We continue here with our series of reflection pieces written by our students who participated in our project, Katari: Keeping Japanese American Stories Alive, November 2-3, 2019, at the Manzanar National Historic Site.
When I first came into my position as President of the UCSD Nikkei Student Union, I really did not know what to expect on the cultural side of things. I had heard about the Manzanar At Dusk program before, but was unaware that I would take a part in planning this trip, and to be honest, I was not excited about it, at first. I felt that being on the Manzanar At Dusk organizing committee was an obligation that I would rather not have, and I did not have a great attitude about the monthly videoconference meetings.
When the Katari trip came around, I was again disappointed because it coincided with two important events for my NSU. It took a four-hour train ride and subsequent four-hour car ride to get to the motel that we would stay in, and in my cold, tired, sleep-deprived state, I kept wondering why I was there in the first place and thinking about all of the other things that I would rather be doing. But 48 hours later, by the time the program finished, and I was headed back to San Diego, the Katari trip had become an irreplaceable experience that taught me many things that applied, both to my awareness about social activism, and my own personal life.
My first realization: I am Japanese, not Japanese American. As we learned in painful detail about the physical and pathological suffering that the incarcerees endured, I empathized with these people very deeply, but only to the extent that I would feel for any other group of people being wronged in the same way. The incarcerees are not my ancestors, and I could feel a significant difference in the way I was impacted by Manzanar, as compared to my peers who were direct descendants of those who were in internment camps. However, I was also moved by the rangers, many of whom were not Japanese, let alone Japanese American, but still chose to dedicate themselves to understanding the Japanese American Incarceration and educating others. While feeling disconnected from the incarcerated Japanese Americans, I was strongly influenced to support the cause.
My second realization: There is very little social activism among students at UCSD, and this needs to change. People seem to have the mindset that their individual voice will not make any difference in the overall scheme of things, so there is no purpose to fighting for what they believe in. This is the kind of thinking that allows injustices like the incarceration to occur. Since going to Manzanar, I have taken a more active part in supporting the human rights groups at UCSD.
My third realization: Oral histories are an undervalued resource that need to be utilized more. It was indescribably powerful to hear people from black and white, low-quality photographs speaking to us through an interview. This transformed the speaker from a historical figure into a three-dimensional person who had the same joys and sorrows as I. I carried this realization with me in the weeks after the Katari trip. I brought up the importance of oral histories with my family members, and have made plans to interview each of them in order to preserve the stories of the people that I love.
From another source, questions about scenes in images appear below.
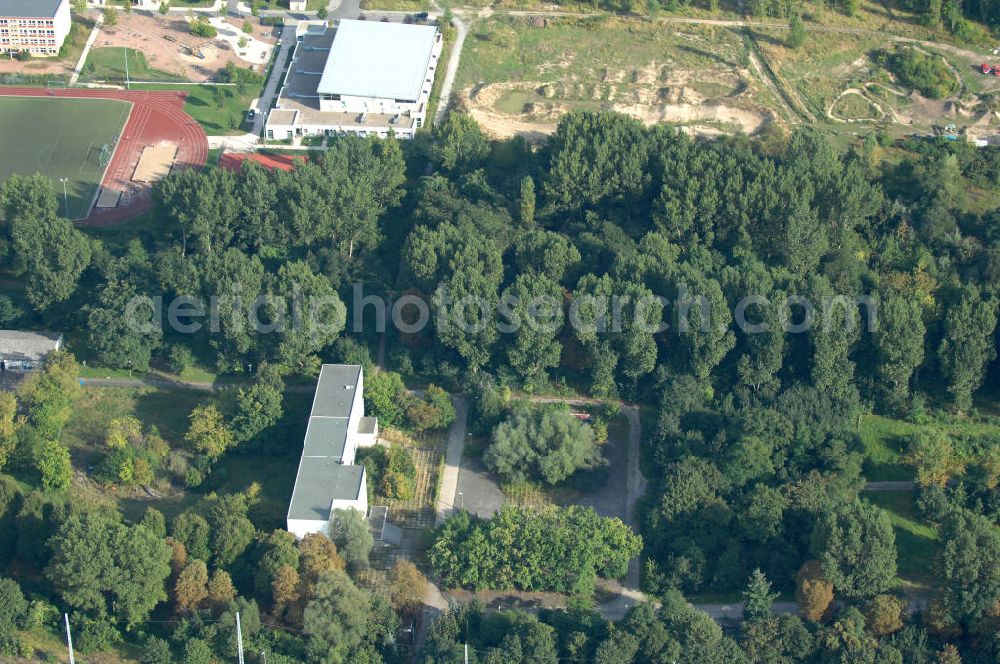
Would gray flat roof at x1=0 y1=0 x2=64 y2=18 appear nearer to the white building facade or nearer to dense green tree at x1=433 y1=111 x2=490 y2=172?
the white building facade

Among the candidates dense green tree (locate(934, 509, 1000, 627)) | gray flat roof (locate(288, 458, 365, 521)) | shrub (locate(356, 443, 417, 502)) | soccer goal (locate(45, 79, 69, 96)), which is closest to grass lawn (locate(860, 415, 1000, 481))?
dense green tree (locate(934, 509, 1000, 627))

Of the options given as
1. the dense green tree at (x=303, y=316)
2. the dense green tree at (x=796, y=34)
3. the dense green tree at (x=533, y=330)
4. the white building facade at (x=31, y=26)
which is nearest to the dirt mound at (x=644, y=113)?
the dense green tree at (x=796, y=34)

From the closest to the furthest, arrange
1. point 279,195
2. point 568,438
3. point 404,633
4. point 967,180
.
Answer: point 404,633 → point 568,438 → point 279,195 → point 967,180

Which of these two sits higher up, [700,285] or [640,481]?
[700,285]

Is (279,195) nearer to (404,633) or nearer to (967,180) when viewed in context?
(404,633)

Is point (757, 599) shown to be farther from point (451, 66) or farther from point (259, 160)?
point (451, 66)

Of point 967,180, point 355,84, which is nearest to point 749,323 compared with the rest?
point 967,180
Manzanar is a powerful place, with so many more hidden messages that I hope to someday uncover. But for now, I will do my best to pass on what I learned to the people who come to Manzanar At Dusk in April. I would like to end by thanking the rangers at Manzanar who contributed so much to this cause. They are wonderful people who have taken on such an important role of making sure the experiences of Manzanar are not forgotten. Thank you for everything that you do.
20-year-old Sophia McDaniel hails from San Jose, California and is in her third year of study at the University of California, San Diego, where she is majoring in Biochemistry/Cellular Biology. As she wrote, Sophia currently serves as President of the UCSD Nikkei Student Union and on the 2020 Manzanar At Dusk organizing committee.
The views expressed in this story are those of the author, and are not necessarily those of the Manzanar Committee.
LEAD PHOTO: Sophia McDaniel (right), is shown here reading an oral history excerpt at the site of Manzanar’s Children’s Village, where 101 orphans were incarcerated during World War II. Photo from the 2019 Katari trip, November 2, 2019, at the Manzanar National Historic Site by Gann Matsuda/Manzanar Committee.